***** TEKS YANG DIBERIKAN

DENPASAR,MENITINI.COM – Produk kerajinan dari Bali kendang Djembe atau Jimbe belakangan ini dilirik pasar dunia.
Salah satunya produksi dari CV Bali Danu Sentana yang dikelola langsung Made Sudarsa yang beralamat di Jalan Cargo, Gang Angsoka Selatan No.99, Desa Ubung, Kecamatan Denpasar Utara, Kota Denpasar, Bali.
Tak hanya dicari konsumen lokal, namun produk lokal dari Pulau Dewata tersebut ternyata juga tembus pasar dunia, karena banyak pembeli dari negara lain.
Hal ini karena kendang Djembe tak hanya sekedar sebagai kerajinan tangan. Lebih dari itu, produk ini menjadi salah satu alat musik perkusi yang banyak dipakai dalam kegiatan belajar mengajar untuk anak-anak, utamanya di negara China.
Hal lain yang juga membuat kendang Djembe dari Bali banyak dicari pembeli luar negeri adalah sentuhan artistiknya. Berbeda dari perkusi dan kendang umum, kendang Djembe dibuat sedemikian rupa dengan memanfaatkan bahan baku organik, seperti kayu, dan kulit binatang sehingga ramah lingkungan.
Keberhasilan kendang Djembe produksi Pak Wik sapaan akrab I Made Sudarsa, pengusaha asal Banjar Lelangon, Kota Denpasar ini, berhasil membawa kendang Djimbe ke berbagai negara.
Dia berkisah, bisnis ekspor kendang Djimbe ini, dimulai ketika dia menjadi marketing freelance untuk penjualan berbagai alat musik. Saat itu ia melihat minat pembeli luar negeri untuk kerajinan ini cukup besar.

**********

▶ _PERMINTAAN_:
A) Tentukan apakah setiap pernyataan berikut sesuai dengan teks tentang kendang Djembe, lalu jawab ya atau tidak disertai kutipan persis dari teks yang menjadi penentunya: (i) CV Bali Danu Sentana beralamat di Desa Ubung; (ii) kendang Djembe dibuat dari bahan baku sintetis; (iii) Made Sudarsa pernah bekerja sebagai marketing freelance.
B) Salin persis bagian teks tentang kendang Djembe dari "Salah satunya produksi" sampai "Kota Denpasar, Bali.".
Gunakan hanya teks tentang kendang Djembe sebagai sumber.

***** ENTRI HASIL EKSTRAKSI

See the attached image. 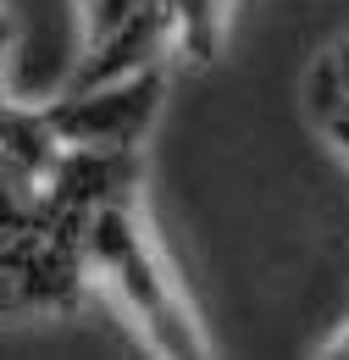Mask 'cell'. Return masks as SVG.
<instances>
[{"label": "cell", "instance_id": "cell-1", "mask_svg": "<svg viewBox=\"0 0 349 360\" xmlns=\"http://www.w3.org/2000/svg\"><path fill=\"white\" fill-rule=\"evenodd\" d=\"M84 261H89V277L106 283L128 316L144 327L150 349L167 360H200L211 344L200 333V321L189 311L177 277L167 271V255L156 250L150 238V222L139 211V194L133 200H111L89 217V233H84Z\"/></svg>", "mask_w": 349, "mask_h": 360}, {"label": "cell", "instance_id": "cell-2", "mask_svg": "<svg viewBox=\"0 0 349 360\" xmlns=\"http://www.w3.org/2000/svg\"><path fill=\"white\" fill-rule=\"evenodd\" d=\"M167 61L133 67L122 78L89 84V89H61L44 105V122L56 128L61 144H106V150H139L167 100Z\"/></svg>", "mask_w": 349, "mask_h": 360}, {"label": "cell", "instance_id": "cell-3", "mask_svg": "<svg viewBox=\"0 0 349 360\" xmlns=\"http://www.w3.org/2000/svg\"><path fill=\"white\" fill-rule=\"evenodd\" d=\"M11 39H17V22H11V11L0 6V150H6L11 161H23L34 178H44V172L56 167V155H61V139L44 122V105L39 111H23V105L6 100V56H11Z\"/></svg>", "mask_w": 349, "mask_h": 360}, {"label": "cell", "instance_id": "cell-4", "mask_svg": "<svg viewBox=\"0 0 349 360\" xmlns=\"http://www.w3.org/2000/svg\"><path fill=\"white\" fill-rule=\"evenodd\" d=\"M39 188H44V178H34L23 161H11L0 150V238H17V233L34 227V217H39Z\"/></svg>", "mask_w": 349, "mask_h": 360}]
</instances>
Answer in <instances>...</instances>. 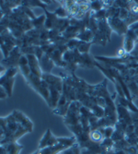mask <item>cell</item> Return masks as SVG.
<instances>
[{"label":"cell","mask_w":138,"mask_h":154,"mask_svg":"<svg viewBox=\"0 0 138 154\" xmlns=\"http://www.w3.org/2000/svg\"><path fill=\"white\" fill-rule=\"evenodd\" d=\"M135 146H136V148L138 149V138H137V143H136V145H135ZM137 154H138V153H137Z\"/></svg>","instance_id":"16"},{"label":"cell","mask_w":138,"mask_h":154,"mask_svg":"<svg viewBox=\"0 0 138 154\" xmlns=\"http://www.w3.org/2000/svg\"><path fill=\"white\" fill-rule=\"evenodd\" d=\"M89 137L91 139V141H93L95 143H99V144H100L105 138L100 128L91 130L89 133Z\"/></svg>","instance_id":"9"},{"label":"cell","mask_w":138,"mask_h":154,"mask_svg":"<svg viewBox=\"0 0 138 154\" xmlns=\"http://www.w3.org/2000/svg\"><path fill=\"white\" fill-rule=\"evenodd\" d=\"M59 154H61V153H59Z\"/></svg>","instance_id":"18"},{"label":"cell","mask_w":138,"mask_h":154,"mask_svg":"<svg viewBox=\"0 0 138 154\" xmlns=\"http://www.w3.org/2000/svg\"><path fill=\"white\" fill-rule=\"evenodd\" d=\"M102 7H103V1H92L90 3V8L91 9L94 11H100L102 9Z\"/></svg>","instance_id":"11"},{"label":"cell","mask_w":138,"mask_h":154,"mask_svg":"<svg viewBox=\"0 0 138 154\" xmlns=\"http://www.w3.org/2000/svg\"><path fill=\"white\" fill-rule=\"evenodd\" d=\"M53 65H54V63L51 59V57H49L48 54H44V57H41V59H40V66L41 70L44 71V73H50Z\"/></svg>","instance_id":"7"},{"label":"cell","mask_w":138,"mask_h":154,"mask_svg":"<svg viewBox=\"0 0 138 154\" xmlns=\"http://www.w3.org/2000/svg\"><path fill=\"white\" fill-rule=\"evenodd\" d=\"M138 42V37L135 34V32L129 29L126 34L124 35V41H123V49L127 54H130L133 52V50L135 48Z\"/></svg>","instance_id":"4"},{"label":"cell","mask_w":138,"mask_h":154,"mask_svg":"<svg viewBox=\"0 0 138 154\" xmlns=\"http://www.w3.org/2000/svg\"><path fill=\"white\" fill-rule=\"evenodd\" d=\"M132 119H133V125H134V133L138 137V113H132Z\"/></svg>","instance_id":"12"},{"label":"cell","mask_w":138,"mask_h":154,"mask_svg":"<svg viewBox=\"0 0 138 154\" xmlns=\"http://www.w3.org/2000/svg\"><path fill=\"white\" fill-rule=\"evenodd\" d=\"M27 133H30L29 130L17 121L12 113L6 117H1V145L17 142L20 137Z\"/></svg>","instance_id":"1"},{"label":"cell","mask_w":138,"mask_h":154,"mask_svg":"<svg viewBox=\"0 0 138 154\" xmlns=\"http://www.w3.org/2000/svg\"><path fill=\"white\" fill-rule=\"evenodd\" d=\"M124 151H125L126 154H137L138 153V149L136 148V146L130 145L125 149H124Z\"/></svg>","instance_id":"13"},{"label":"cell","mask_w":138,"mask_h":154,"mask_svg":"<svg viewBox=\"0 0 138 154\" xmlns=\"http://www.w3.org/2000/svg\"><path fill=\"white\" fill-rule=\"evenodd\" d=\"M119 12V11H118ZM108 24L110 27L112 31H114L115 32H117L119 35H125L126 32L129 30V27L126 25V23L124 22L123 20H122L119 17L118 14L114 17H110L107 19Z\"/></svg>","instance_id":"3"},{"label":"cell","mask_w":138,"mask_h":154,"mask_svg":"<svg viewBox=\"0 0 138 154\" xmlns=\"http://www.w3.org/2000/svg\"><path fill=\"white\" fill-rule=\"evenodd\" d=\"M80 153H81V148L77 142L75 145H73L71 148L61 152V154H80Z\"/></svg>","instance_id":"10"},{"label":"cell","mask_w":138,"mask_h":154,"mask_svg":"<svg viewBox=\"0 0 138 154\" xmlns=\"http://www.w3.org/2000/svg\"><path fill=\"white\" fill-rule=\"evenodd\" d=\"M18 72V67L8 68L5 74L1 75V87L5 89L8 97L12 95V88L15 81V76Z\"/></svg>","instance_id":"2"},{"label":"cell","mask_w":138,"mask_h":154,"mask_svg":"<svg viewBox=\"0 0 138 154\" xmlns=\"http://www.w3.org/2000/svg\"><path fill=\"white\" fill-rule=\"evenodd\" d=\"M3 146L8 154H20L21 149H23V146L19 144L18 142H11V143H7L5 145H1Z\"/></svg>","instance_id":"8"},{"label":"cell","mask_w":138,"mask_h":154,"mask_svg":"<svg viewBox=\"0 0 138 154\" xmlns=\"http://www.w3.org/2000/svg\"><path fill=\"white\" fill-rule=\"evenodd\" d=\"M58 144V137H54L50 129H47L45 134L44 135V137H41V139L39 142V146H38V149H45L48 147H52L54 145Z\"/></svg>","instance_id":"5"},{"label":"cell","mask_w":138,"mask_h":154,"mask_svg":"<svg viewBox=\"0 0 138 154\" xmlns=\"http://www.w3.org/2000/svg\"><path fill=\"white\" fill-rule=\"evenodd\" d=\"M12 115H13L14 116H15V118L17 119V121H18L20 125H22L26 129L29 130L30 133L32 132V130H33V124H32V122L29 118H28V117L22 113V112L18 111V110H15V111H13V112H12Z\"/></svg>","instance_id":"6"},{"label":"cell","mask_w":138,"mask_h":154,"mask_svg":"<svg viewBox=\"0 0 138 154\" xmlns=\"http://www.w3.org/2000/svg\"><path fill=\"white\" fill-rule=\"evenodd\" d=\"M112 154H126L125 151L122 150V149H118V150H112L110 151Z\"/></svg>","instance_id":"15"},{"label":"cell","mask_w":138,"mask_h":154,"mask_svg":"<svg viewBox=\"0 0 138 154\" xmlns=\"http://www.w3.org/2000/svg\"><path fill=\"white\" fill-rule=\"evenodd\" d=\"M8 97L7 91H5V89L3 87H1V99H5V98Z\"/></svg>","instance_id":"14"},{"label":"cell","mask_w":138,"mask_h":154,"mask_svg":"<svg viewBox=\"0 0 138 154\" xmlns=\"http://www.w3.org/2000/svg\"><path fill=\"white\" fill-rule=\"evenodd\" d=\"M106 154H112V153H110V152H108V153H106Z\"/></svg>","instance_id":"17"}]
</instances>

**********

▶ _KELUARAN YANG DIHARAPKAN_:
A)
(i) Ya: "Gang Angsoka Selatan No.99, Desa Ubung, Kecamatan Denpasar Utara"
(ii) Tidak: "memanfaatkan bahan baku organik, seperti kayu, dan kulit binatang"
(iii) Ya: "dia menjadi marketing freelance untuk penjualan berbagai alat musik"

B)
Salah satunya produksi dari CV Bali Danu Sentana yang dikelola langsung Made Sudarsa yang beralamat di Jalan Cargo, Gang Angsoka Selatan No.99, Desa Ubung, Kecamatan Denpasar Utara, Kota Denpasar, Bali.